# SOURCE EXCERPT start

Therefore, if we truly wish to reconcile, we need to invest our energy in systemic reforms in accordance with the Priebe recommendations. I expect that the Government as a proposer and the Assembly to carefully study the Priebe Report and apply the recommendations for supervision over the security services. If we truly want a European future, then we must implement European Union recommendations.

Let me remind you that the European Union, both in the Priebe and in all other reports, is not looking for revanchism, but reforms. Those reforms should bring about meritocracy instead of parasitic bureaucracy, pragmatism instead of clientelism and honesty instead of corruption.

Reforms can only be successful if they are a result of a broad consensus by the government and opposition. I would like to hear an answer as to how we should adopt systemic laws without the participation of the opposition?

Let me remind you that Macedonian citizens are not looking for revanchism, but reforms. Their demand is my demand too.

The Army of the Republic of Macedonia successfully accomplished its constitutional and legal mission. I would particularly like to underline the role that our Army played in the protection of our South border against the threat of illegal migration, as well as its contribution to global security through our participation in international peace-keeping operations.

The geopolitical picture of the world is changing. This cruel 21st century is a time of complex wars with cyber threats. Global climate change, religious radicalization on the rise, military skills of terrorist fighters, security risks from illegal migration and non-linear warfare of everybody against everybody else are some of the threats we are facing.

As Supreme Commander of the armed forces, I already stated that the future mission of the Army of the Republic of Macedonia will consist of four tasks.

The first task of the Army will be protection of the territorial integrity and borders against illegal migration and participartion of the ARM in UN-led peace – keeping operations in the regions where these threats originate from. I wish to remind you that we have been in a declared state of crisis because of the threat from illegal migration for 29 months. We have assumed the obligation to implement the decision of the European Union to keep the Balkan corridor closed.

Secondly – to support the police in the fight against urban terrorism on the entire territory of the country. Those who left Macedonia as extremists, are now coming back as terrorists who radicalize our youth. Therefore, there must be civil and military cooperation in order to suppress radicalization.

Thirdly – to support the crisis management mechanism when handling natural disasters and pollutions.

Finally, the fourth role of the Army will be the development of cyber defense and building a system of prevention and protection of critical infrastructure.

As Supreme Commander, I am an advocate for increasing the Army budget to 2 per cent, thus improving the standard of living of the Army staff and implement its modernization. This is required both because of the new security challenges and our aspirations to join NATO.

# SOURCE EXCERPT end
# GIVEN ENTRIES start

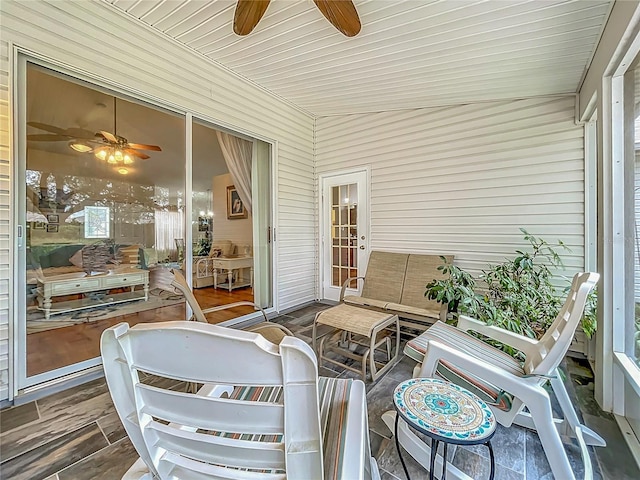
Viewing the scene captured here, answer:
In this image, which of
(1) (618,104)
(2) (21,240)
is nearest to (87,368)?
(2) (21,240)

# GIVEN ENTRIES end

> [WHAT IS BEING ASKED] Retype, word for word, the passage of the speech excerpt on reforms and the army above that begins with "As Supreme Commander of" and ends with "Balkan corridor closed.".

> [REPLY TO THE TASK]
As Supreme Commander of the armed forces, I already stated that the future mission of the Army of the Republic of Macedonia will consist of four tasks.

The first task of the Army will be protection of the territorial integrity and borders against illegal migration and participartion of the ARM in UN-led peace – keeping operations in the regions where these threats originate from. I wish to remind you that we have been in a declared state of crisis because of the threat from illegal migration for 29 months. We have assumed the obligation to implement the decision of the European Union to keep the Balkan corridor closed.